Back to the Classics...

Do you know what I liked best about Elizabeth Gaskell's Cranford?

"In the first place, Cranford is in possession of the Amazons; all the holders of houses above a certain rent are women ... the ladies of Cranford are quite sufficient ... (And) although the ladies of Cranford know all each other's proceedings, they are exceedingly indifferent to each other's opinions. Indeed, as each has her own individuality, not to say eccentricity, pretty strongly developed, nothing is so easy as verbal retaliation; but, somehow good-will reigns among them."
 I read that Mrs. Gaskell preferred Cranford to all her other books, and I can see why. It's a subtle comedy of manners set in a quaint English village with a delightful cast of characters. There's Captain Brown, who proclaims his poverty in a too-loud voice, and his two spinster daughters: Mary, who's ailing, and Jessie, who has a dimpled smile.  Then there's the sedate and proper Miss Deborah Jenkyns, the former rector's eldest daughter, and her gentle and kind-hearted sister, Matty. They live alone with one household serving maid who isn't allowed "followers". Miss Jenkyns helps set the tone for the town.

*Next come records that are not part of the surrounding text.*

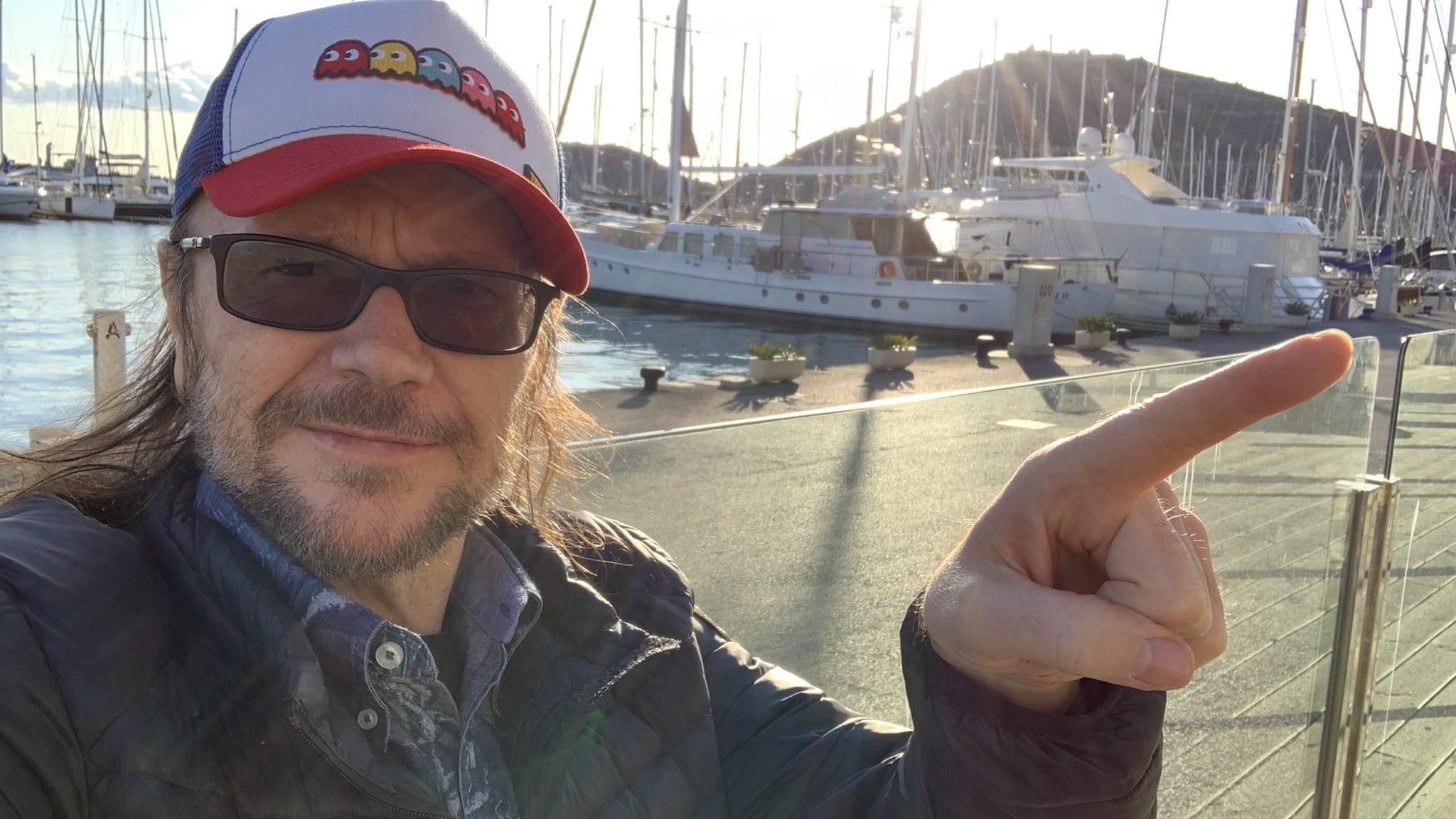 Santiago Segura agita las redes con un polémico tuit sobre las dos Españas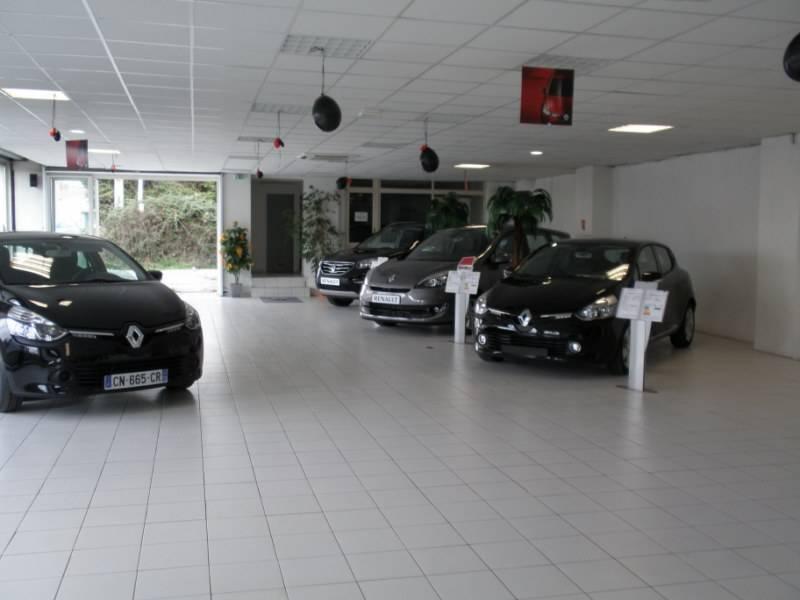 concessionnaire et showroom renault rognac lgv automobiles. Black Bedroom Furniture Sets. Home Design Ideas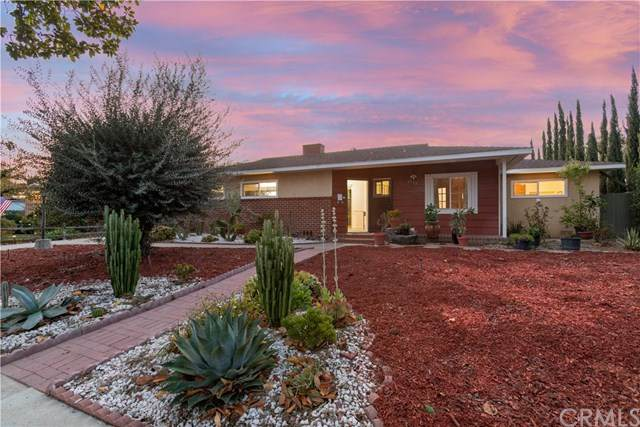 2528 French Street, Santa Ana, CA 92706 (#OC20248927) :: Berkshire Hathaway HomeServices California Properties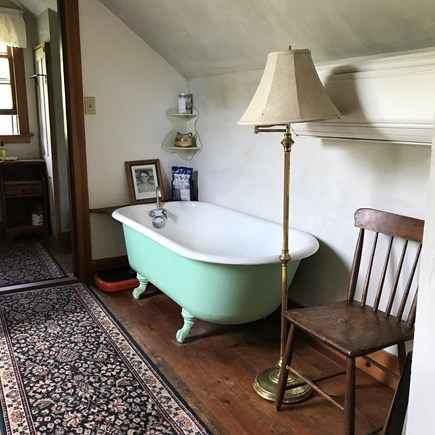 West Tisbury Martha's Vineyard vacation rental - Upstairs tub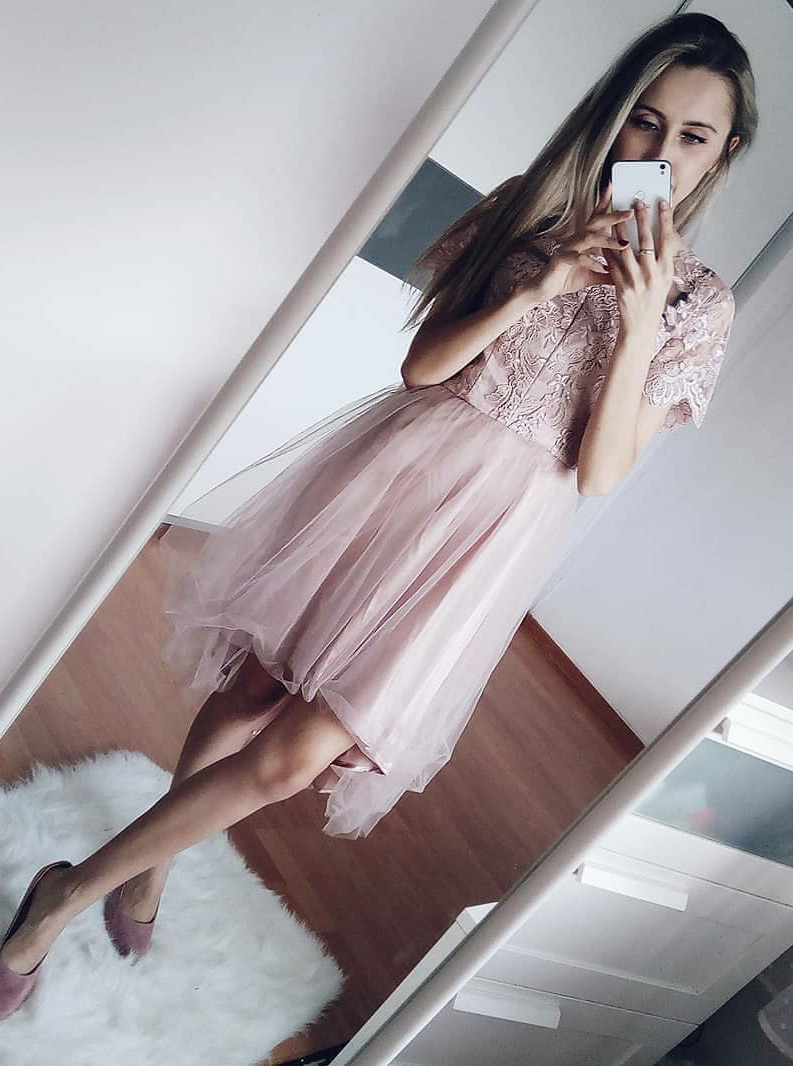 Simple-dress / A-Line Round Neck Short Sleeves Blush Homecoming Dress with Lace
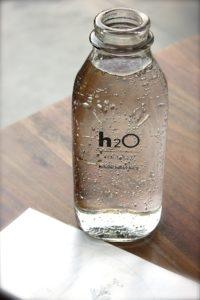 Flasche mit Wasser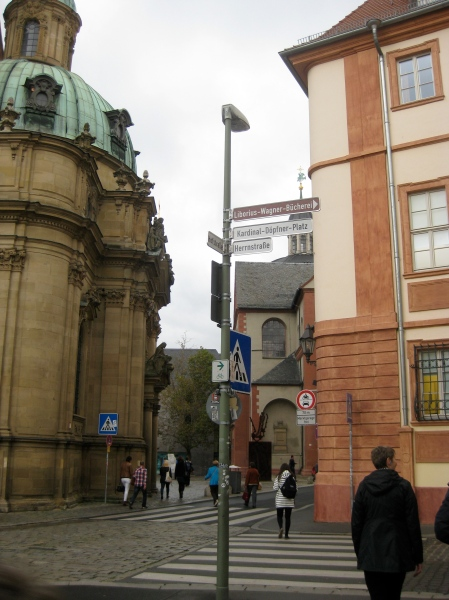 Walking through Würzburg, 10-20-14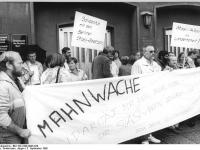 Bundesarchiv Bild 183-1990-0905-026 Rostock Mahnwache vor Stasi-Bezirkszentrale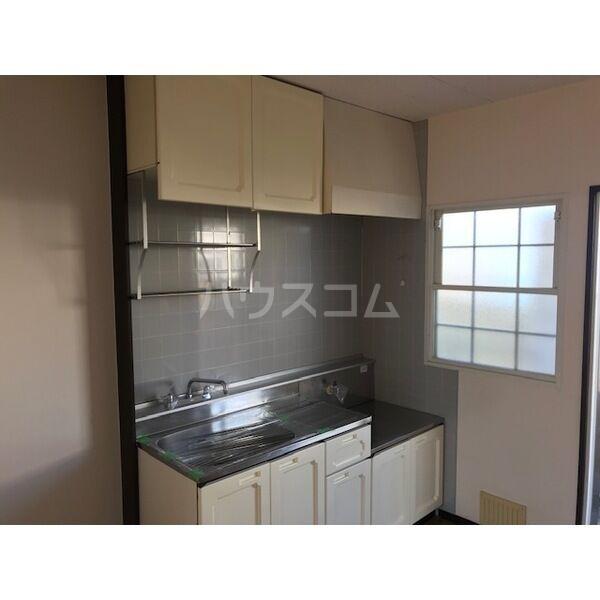 サンシティジュン 201号室のキッチン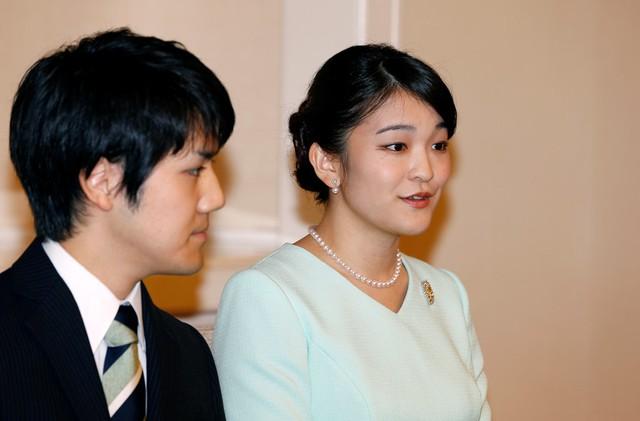 Theo quy định của hoàng gia Nhật Bản, các thành viên nữ phải từ bỏ tước vị hoàng gia nếu kết hôn với thường dân. Tại cuộc họp báo hôm 3/9, Công chúa Mako chia sẻ cô ấn tượng với người chồng tương lai của mình bởi nụ cười rạng rỡ và trái tim vĩ đại. Ảnh: Reuters.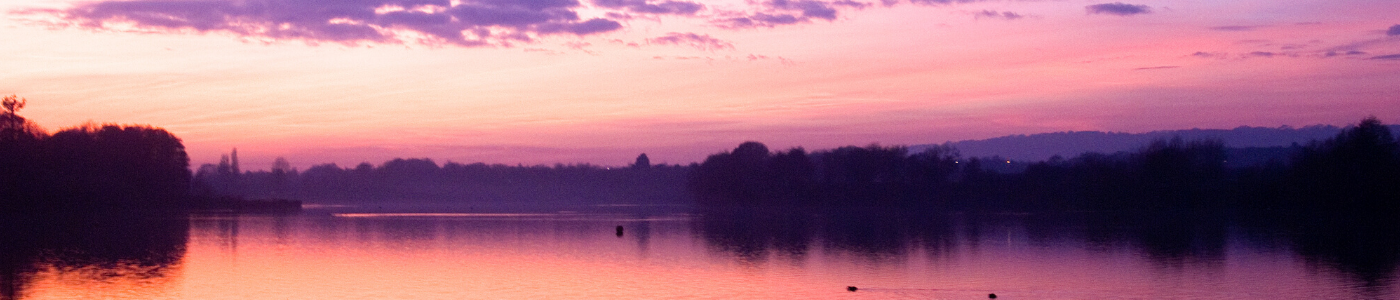 Photo of a purple sunset over Chipstead Lake, Sevenoaks, by Jane Mucklow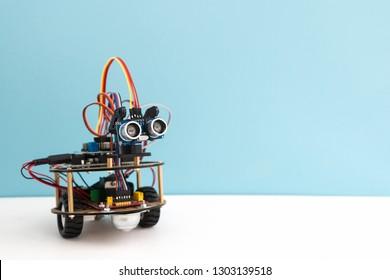 Handgefertigter Roboter auf der Arduino-Plattform. Weißer Hintergrund. Freier Textraum. STEM-Ausbildung für Kinder und Jugendliche, Robotik und Elektronik. DIY.AI. STEAM.
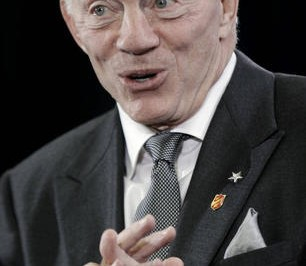 Dallas-Cowboys-owner-Jerry-Jones-answers-a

Cranford is a town of card games and caps, with rules for visiting and plenty of praise for "elegant economy" over vulgar displays of money. Along with the humdrum and ordinary, it has its share of tragedy and thwarted love affairs. There is also the return of a long lost brother, truer than true friends, and more than one happy ending. Cranford is a charming place to while away the afternoon (and an even more charming book). And since it was published in 1853, it counts as my 19th century classic for Karen's Back to the Classics Challenge. (It's also the tenth book from my TBR shelf.)

Happy Reading!

Sunday, June 21, 2015

Bookish First Impressions...

Here are a few first lines from some books that I recently read and enjoyed, but didn't review; see if any of them make you want to read more.

First line: Billions died in less than twenty-four hours.
Title: Autumn by David Moody
(One of the best zombie apocalypse books I've ever read!)

First line:  In life you never get what you deserve: you get what you negotiate. That was the first lesson he taught me. 
Title: The Accidental Apprentice by Vikas Swarup
(A brilliant novel by the author of Slumdog Millionaire.)

First line: The strangeness of a minotaur working at a burger joint wasn't lost on Helen, but she'd needed a summer job.
Title: Helen & Troy's Epic Road Quest by A. Lee Martinez
(This fantasy has a minotaur girl, an All-American boy, and a three-legged dog on a mythic quest across an enchanted America. It's awesome!)

First line: Moonlight filled our bedroom with windblown tree shadows and uncertain light that gathered in pools on the carpet.
Title: A Barricade in Hell by Jaime Lee Moyer
(This is the sequel to Delia's Shadow, which was one of my favorite reads of 2014.)

First line: In the summer of 2005, I was having coffee at Burger King with Harper Lee.
Title: The Mockingbird Next Door by Marja Mills
(This is the story of Mill's friendship with the reclusive author and her sister, and a must-read for any and all lovers of To Kill a Mockingbird.)

Wednesday, June 17, 2015

The Talk-Funny Girl

There are some books that you practically have to force yourself to pick up and keep reading, and other books that once you start, you don't want to put down. The Talk-Funny Girl by Roland Merullo is one of the latter. It has a very compelling narrative voice and I quickly found myself emotionally invested in the main character and in her life and destiny.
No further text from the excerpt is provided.